To compute the role_adherence metric, the following inputs are required in every turn of the conversation:
  • input: The current user message.
  • actual_output: The corresponding chatbot response.
This metric will evaluate the whole conversation, including all turns, to evaluate consistency with the assigned role over time.

How Is It Calculated?

The role_adherence score is computed using an LLM-as-a-judge approach:
  1. Define the Persona: Based on the product_description, the LLM identifies the expected persona, tone, professional boundaries, and style.
  2. Audit the Conversation: The LLM reviews every response from the agent in the conversation history.

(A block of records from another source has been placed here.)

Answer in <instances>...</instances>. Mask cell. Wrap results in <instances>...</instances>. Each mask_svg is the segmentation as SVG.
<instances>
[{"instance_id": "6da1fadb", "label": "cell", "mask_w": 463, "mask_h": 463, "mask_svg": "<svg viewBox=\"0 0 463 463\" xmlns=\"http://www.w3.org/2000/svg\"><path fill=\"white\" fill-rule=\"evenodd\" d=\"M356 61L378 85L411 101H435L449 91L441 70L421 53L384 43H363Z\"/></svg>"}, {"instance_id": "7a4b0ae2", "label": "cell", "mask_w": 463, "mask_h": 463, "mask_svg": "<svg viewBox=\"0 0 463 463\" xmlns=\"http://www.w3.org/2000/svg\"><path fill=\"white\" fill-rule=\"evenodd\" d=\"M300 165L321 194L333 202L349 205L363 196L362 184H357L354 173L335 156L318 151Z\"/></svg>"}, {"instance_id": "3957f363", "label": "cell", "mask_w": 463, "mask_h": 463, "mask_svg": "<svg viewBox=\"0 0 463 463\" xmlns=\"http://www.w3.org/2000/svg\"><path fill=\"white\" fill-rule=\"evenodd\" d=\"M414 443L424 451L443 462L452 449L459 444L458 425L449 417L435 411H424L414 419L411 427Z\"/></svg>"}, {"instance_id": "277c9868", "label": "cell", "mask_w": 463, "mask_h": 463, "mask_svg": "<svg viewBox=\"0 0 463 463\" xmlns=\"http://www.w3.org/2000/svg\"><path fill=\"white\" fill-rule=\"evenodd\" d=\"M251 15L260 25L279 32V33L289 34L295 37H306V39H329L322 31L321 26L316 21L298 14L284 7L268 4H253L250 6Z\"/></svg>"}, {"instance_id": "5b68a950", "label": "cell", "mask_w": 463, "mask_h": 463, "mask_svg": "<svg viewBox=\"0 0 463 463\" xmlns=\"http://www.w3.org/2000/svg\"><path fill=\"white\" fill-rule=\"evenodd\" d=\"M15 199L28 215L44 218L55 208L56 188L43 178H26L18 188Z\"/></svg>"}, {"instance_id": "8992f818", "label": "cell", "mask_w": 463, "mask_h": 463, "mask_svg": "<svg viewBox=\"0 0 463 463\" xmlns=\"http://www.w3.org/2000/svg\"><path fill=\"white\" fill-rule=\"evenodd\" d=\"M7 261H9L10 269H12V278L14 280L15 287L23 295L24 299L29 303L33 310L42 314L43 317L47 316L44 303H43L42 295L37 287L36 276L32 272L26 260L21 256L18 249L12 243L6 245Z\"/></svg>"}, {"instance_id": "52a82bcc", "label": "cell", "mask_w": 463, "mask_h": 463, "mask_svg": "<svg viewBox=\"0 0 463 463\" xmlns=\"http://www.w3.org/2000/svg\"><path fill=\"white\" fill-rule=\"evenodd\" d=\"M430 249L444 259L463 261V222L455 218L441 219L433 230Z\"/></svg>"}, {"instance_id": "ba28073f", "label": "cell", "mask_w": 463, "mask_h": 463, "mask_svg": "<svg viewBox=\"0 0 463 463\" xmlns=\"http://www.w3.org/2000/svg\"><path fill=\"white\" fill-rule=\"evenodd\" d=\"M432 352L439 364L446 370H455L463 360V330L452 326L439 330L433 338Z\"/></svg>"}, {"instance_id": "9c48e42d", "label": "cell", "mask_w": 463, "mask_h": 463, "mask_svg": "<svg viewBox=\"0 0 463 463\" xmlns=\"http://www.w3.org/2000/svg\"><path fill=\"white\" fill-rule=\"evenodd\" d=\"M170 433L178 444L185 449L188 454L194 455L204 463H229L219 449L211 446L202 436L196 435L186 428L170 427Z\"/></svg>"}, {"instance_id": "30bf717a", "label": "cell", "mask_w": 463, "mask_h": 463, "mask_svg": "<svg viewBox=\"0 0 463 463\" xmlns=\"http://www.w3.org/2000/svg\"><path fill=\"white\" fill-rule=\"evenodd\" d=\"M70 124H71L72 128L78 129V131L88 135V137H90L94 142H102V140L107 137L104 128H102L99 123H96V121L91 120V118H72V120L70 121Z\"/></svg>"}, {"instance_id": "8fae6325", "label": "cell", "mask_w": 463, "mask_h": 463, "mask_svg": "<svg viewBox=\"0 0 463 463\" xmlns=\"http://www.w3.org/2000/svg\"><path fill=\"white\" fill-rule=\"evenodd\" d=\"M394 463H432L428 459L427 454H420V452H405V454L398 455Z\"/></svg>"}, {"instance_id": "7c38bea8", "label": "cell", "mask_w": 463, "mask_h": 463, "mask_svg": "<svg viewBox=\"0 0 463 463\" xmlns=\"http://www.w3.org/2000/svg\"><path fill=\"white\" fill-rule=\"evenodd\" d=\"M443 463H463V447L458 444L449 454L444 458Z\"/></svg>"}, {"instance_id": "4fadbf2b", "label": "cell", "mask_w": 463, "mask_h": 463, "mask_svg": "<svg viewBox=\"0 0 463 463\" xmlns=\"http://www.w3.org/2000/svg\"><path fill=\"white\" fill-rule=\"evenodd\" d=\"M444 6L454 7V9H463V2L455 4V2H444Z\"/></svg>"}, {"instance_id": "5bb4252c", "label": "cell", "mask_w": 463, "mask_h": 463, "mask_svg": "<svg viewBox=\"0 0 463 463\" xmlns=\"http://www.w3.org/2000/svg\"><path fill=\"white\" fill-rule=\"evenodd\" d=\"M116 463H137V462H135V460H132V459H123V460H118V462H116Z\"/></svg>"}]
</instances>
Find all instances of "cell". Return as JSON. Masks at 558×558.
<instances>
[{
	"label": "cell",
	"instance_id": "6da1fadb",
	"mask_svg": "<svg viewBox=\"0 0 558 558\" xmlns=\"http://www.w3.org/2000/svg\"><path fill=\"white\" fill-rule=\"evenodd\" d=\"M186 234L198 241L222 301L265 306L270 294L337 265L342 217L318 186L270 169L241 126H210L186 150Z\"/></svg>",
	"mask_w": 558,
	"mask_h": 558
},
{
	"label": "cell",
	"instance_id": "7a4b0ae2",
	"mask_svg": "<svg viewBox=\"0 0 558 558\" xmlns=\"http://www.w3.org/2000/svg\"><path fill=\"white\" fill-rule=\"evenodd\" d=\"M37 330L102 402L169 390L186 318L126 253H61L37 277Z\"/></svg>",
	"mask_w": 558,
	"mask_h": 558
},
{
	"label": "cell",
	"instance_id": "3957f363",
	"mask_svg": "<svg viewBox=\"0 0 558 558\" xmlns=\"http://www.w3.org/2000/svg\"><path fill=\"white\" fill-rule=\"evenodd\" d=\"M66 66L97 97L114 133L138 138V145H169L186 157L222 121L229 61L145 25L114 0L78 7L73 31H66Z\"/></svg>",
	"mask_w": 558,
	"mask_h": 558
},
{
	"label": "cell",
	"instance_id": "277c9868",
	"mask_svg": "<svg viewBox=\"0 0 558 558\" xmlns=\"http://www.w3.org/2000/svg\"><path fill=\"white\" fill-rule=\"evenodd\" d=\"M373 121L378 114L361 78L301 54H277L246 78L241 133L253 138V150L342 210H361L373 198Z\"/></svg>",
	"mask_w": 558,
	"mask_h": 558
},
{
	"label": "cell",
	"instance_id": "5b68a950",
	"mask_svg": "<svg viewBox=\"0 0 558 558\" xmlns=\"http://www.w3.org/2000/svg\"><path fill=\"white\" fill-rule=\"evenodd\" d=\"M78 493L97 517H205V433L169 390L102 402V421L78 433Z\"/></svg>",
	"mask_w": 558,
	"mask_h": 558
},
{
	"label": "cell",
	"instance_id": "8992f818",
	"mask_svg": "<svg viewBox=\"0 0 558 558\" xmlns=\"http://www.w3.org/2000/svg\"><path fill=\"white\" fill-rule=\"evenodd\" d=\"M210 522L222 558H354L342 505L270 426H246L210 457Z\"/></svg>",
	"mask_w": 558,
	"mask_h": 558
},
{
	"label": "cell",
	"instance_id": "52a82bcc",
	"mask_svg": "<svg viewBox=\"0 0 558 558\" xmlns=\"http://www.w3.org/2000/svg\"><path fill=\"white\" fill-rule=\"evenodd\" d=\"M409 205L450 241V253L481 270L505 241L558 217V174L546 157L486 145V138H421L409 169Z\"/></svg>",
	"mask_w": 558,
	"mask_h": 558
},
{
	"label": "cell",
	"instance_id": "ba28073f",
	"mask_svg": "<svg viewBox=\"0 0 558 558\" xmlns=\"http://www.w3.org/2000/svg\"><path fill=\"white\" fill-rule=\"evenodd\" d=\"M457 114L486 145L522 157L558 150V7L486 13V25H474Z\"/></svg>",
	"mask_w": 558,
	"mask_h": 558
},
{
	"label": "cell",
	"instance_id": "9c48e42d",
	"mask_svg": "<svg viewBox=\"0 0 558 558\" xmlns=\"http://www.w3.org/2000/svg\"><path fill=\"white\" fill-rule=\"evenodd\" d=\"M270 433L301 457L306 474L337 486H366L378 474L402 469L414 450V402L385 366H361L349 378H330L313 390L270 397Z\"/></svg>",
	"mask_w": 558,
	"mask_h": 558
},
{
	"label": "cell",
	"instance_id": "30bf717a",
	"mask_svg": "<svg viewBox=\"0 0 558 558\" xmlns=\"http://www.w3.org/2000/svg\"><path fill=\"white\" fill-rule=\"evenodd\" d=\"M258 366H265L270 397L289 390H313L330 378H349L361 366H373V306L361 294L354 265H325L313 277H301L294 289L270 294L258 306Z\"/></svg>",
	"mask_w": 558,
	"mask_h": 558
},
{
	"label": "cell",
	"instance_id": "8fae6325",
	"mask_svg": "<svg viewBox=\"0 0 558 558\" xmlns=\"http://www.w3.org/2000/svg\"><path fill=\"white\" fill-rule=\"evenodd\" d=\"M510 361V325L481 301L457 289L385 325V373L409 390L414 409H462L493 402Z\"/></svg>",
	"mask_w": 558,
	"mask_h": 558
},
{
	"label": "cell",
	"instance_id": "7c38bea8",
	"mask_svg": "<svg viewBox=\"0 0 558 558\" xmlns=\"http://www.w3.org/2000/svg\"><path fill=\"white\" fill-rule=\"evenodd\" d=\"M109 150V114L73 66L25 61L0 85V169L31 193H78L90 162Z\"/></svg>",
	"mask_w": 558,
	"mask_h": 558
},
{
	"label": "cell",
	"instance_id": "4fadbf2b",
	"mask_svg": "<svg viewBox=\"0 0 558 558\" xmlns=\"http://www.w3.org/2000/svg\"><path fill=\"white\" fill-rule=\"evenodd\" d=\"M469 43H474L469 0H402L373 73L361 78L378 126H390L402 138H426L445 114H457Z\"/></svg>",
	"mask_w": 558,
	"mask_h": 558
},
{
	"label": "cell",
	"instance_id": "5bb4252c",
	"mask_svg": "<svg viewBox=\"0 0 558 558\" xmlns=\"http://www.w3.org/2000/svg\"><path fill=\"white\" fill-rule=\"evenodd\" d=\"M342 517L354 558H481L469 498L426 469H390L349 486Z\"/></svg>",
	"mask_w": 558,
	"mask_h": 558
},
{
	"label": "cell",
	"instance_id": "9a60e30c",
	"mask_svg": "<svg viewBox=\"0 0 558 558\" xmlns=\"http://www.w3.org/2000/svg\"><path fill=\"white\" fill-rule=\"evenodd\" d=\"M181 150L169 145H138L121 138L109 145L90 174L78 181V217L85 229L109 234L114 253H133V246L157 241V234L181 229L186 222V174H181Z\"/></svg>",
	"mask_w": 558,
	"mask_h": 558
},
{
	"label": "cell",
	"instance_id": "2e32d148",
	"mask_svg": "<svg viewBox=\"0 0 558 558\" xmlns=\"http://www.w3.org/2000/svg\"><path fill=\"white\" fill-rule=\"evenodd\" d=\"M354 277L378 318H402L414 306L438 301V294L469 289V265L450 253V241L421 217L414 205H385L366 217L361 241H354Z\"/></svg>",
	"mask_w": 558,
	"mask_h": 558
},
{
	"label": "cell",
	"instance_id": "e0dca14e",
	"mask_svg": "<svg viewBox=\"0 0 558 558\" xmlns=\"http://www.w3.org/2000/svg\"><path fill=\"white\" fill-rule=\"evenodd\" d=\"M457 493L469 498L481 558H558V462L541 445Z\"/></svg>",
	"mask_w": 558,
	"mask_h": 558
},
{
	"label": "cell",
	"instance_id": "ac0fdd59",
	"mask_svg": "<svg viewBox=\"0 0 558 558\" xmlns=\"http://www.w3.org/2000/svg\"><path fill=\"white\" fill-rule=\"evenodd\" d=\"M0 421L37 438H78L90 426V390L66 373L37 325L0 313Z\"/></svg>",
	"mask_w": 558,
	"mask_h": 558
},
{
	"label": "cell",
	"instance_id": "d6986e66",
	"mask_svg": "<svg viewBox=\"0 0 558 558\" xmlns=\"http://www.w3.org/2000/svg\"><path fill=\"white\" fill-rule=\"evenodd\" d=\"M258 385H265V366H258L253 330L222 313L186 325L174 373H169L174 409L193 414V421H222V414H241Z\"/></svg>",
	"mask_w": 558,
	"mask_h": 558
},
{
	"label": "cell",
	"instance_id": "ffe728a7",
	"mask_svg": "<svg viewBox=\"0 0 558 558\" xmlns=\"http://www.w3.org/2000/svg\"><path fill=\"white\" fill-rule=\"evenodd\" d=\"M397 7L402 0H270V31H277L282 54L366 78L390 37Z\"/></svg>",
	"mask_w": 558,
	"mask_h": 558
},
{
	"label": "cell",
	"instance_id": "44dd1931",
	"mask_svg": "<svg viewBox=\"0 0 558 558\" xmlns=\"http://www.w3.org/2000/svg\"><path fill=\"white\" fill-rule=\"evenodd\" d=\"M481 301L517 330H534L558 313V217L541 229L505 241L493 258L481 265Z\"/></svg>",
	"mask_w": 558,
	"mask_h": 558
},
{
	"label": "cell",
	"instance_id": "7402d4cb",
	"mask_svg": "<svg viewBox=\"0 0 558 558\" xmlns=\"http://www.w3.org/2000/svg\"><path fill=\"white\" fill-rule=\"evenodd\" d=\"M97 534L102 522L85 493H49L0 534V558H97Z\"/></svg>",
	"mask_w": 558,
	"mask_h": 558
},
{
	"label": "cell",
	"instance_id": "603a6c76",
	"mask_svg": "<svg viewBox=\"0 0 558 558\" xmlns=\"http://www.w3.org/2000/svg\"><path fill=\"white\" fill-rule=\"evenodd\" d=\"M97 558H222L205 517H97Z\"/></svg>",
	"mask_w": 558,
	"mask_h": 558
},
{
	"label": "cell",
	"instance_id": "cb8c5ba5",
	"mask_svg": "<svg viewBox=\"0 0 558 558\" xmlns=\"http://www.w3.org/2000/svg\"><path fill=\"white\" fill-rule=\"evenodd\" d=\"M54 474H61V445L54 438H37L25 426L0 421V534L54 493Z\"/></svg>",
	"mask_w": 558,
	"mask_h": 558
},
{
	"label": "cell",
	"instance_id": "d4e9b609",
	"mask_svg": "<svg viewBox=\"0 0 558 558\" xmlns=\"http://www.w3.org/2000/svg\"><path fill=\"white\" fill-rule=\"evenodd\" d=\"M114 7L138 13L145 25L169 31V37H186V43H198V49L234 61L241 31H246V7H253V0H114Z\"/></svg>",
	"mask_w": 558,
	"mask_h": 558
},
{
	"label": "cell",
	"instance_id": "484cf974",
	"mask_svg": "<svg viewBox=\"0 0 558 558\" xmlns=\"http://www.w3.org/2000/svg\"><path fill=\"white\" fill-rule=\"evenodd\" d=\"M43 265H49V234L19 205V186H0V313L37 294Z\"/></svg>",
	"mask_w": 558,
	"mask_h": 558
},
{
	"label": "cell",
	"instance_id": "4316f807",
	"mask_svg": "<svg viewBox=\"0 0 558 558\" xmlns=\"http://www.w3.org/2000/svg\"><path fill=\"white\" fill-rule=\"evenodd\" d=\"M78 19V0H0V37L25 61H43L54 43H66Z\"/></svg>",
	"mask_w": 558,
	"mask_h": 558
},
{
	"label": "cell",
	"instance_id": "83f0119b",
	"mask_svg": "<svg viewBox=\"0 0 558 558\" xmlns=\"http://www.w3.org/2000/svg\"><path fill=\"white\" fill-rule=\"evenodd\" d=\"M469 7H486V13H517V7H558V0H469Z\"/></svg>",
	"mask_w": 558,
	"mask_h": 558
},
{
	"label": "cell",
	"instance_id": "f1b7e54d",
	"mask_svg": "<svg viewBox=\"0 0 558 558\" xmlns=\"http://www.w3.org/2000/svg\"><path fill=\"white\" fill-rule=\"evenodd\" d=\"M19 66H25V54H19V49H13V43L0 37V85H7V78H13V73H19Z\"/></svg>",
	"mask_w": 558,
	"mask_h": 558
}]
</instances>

  3. Check for Deviations: The LLM evaluates whether the agent broke character, violated tone constraints, strayed from its designated responsibilities, or suddenly deviated from the inferred role.
The metric assigns a binary score:
  • Score 1.0 (Adherent): The agent consistently maintained its role, tone, and persona throughout all turns.
  • Score 0.0 (Non-Adherent): The agent deviated from its role, broke character, or adopted an inconsistent tone at any point.